By: Taylor Kuether, Minnesota, USA, SSH Blog Correspondent
While it is one of my favorite holidays, Halloween is also hard. As a feminist against street harassment, I think women should be able to wear whatever they want and not be harassed for it, but as a feminist against cultural appropriation and heteronormativity, I think there are some costumes that are hurtful, degrading, and demeaning.
Consider the popular skeleton costume with a tape measure around the waist, “playfully” called “Anna Rexia.” Such a costume trivializes a real disease that hurts thousands of people. Or what about dressing up as sexualized Disney princesses, which both infantilizes women by dressing them up in costumes traditionally reserved for very young girls and hurts said young girls by showing them highly sexualized versions of otherwise innocent children’s characters. And how many countless costumes are there that – literally – objectify women by turning them into objects? Sexy USB Port (with matching USB Stick for your boyfriend…)? Sexy Brick House (and, of course, Brick Layer for the guy…how clever…)? And of course, Sexy Hamburger, which literally turns a woman into a piece of meat.

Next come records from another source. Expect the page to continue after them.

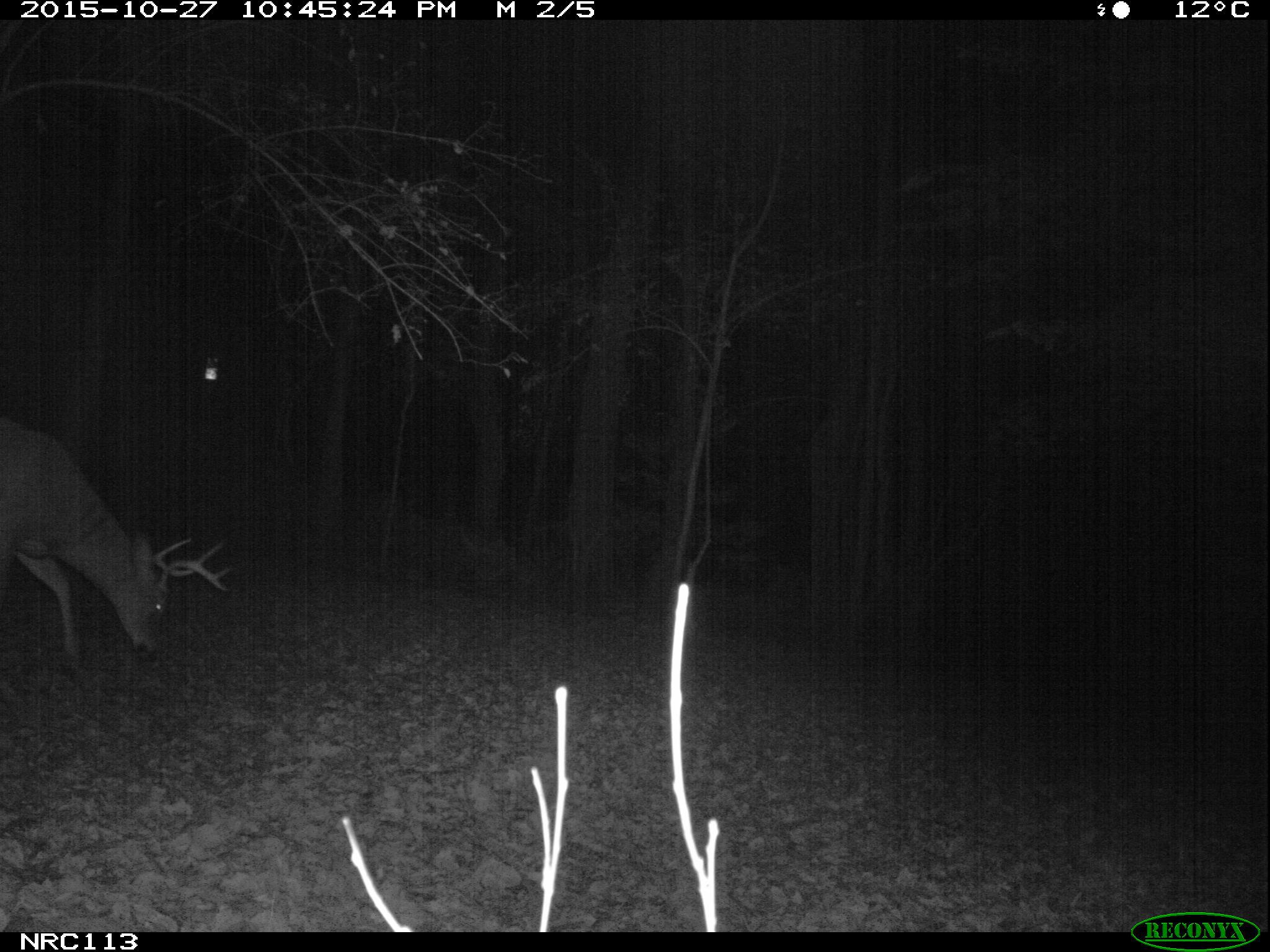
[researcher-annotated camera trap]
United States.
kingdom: Animalia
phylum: Chordata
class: Mammalia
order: Artiodactyla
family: Cervidae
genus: Odocoileus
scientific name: Odocoileus virginianus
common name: white-tailed deer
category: White Tailed Deer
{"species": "White Tailed Deer (white-tailed deer) (Odocoileus virginianus)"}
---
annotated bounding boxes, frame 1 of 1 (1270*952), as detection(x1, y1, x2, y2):
White Tailed Deer: detection(0, 412, 247, 683)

Yes, these costumes are harmful, reducing women to sexualized objects. Even worse, though, are costumes that make fun of other cultures. Halloween is a time to dress up and pretend to be someone you’re not – but why do we need to try on other races and nationalities for size? Some examples include Native American, Mexican, and Asian “costumes,” all shown here. Commodifying an entire culture to dress up in it for Halloween devalues the richness and history of that culture.
So just don’t do it. Pick something else, please.
I value creative, clever, or funny Halloween costumes. I value Halloween costumes that allow you to dress up as someone you admire (Audrey Hepburn in Breakfast at Tiffany’s, anyone?). And I especially appreciate costumes that bend gender binaries – rather than the predictable presentation of Paul Bunyan and Babe the Blue Ox, characters from one of my favorite American folk tales, last year it was I who dressed as Paul Bunyan (faux-beard and all!) and my then-boyfriend went as Babe. This year, I’m excited to dress up as Tobias Funke from the popular TV series “Arrested Development,” and one of my gal pals is going as his wife Lindsey. It’ll be fun and funny, and I know we’ll have a great time and make some people laugh.
That’s what Halloween should be about. It’s a holiday that’s meant to be fun – for children, that means trick-or-treating, for adults, that means dressing up and handing out candy or attending a Halloween party. It’s not meant to be serious or stuffy, but that doesn’t mean we shouldn’t carefully consider our costume choices.
This Halloween, I implore you to pick the funny, clever costume over the “sexy” one. Try it; you’ll probably end up having a blast.
Taylor Kuether is a senior journalism student at University of Wisconsin-Eau Claire in northwestern Wisconsin. She has previously written for The Washington Post and Minneapolis’ Star Tribune, worked as a reporter at her city’s daily newspaper, The Leader-Telegram, and its arts and culture publication, VolumeOne, hosted a local-music centered radio show on Wisconsin Public Radio, and worked as Editor-in-Chief at her student newspaper, where she enjoyed writing biting, slightly rant-y columns about feminist issues.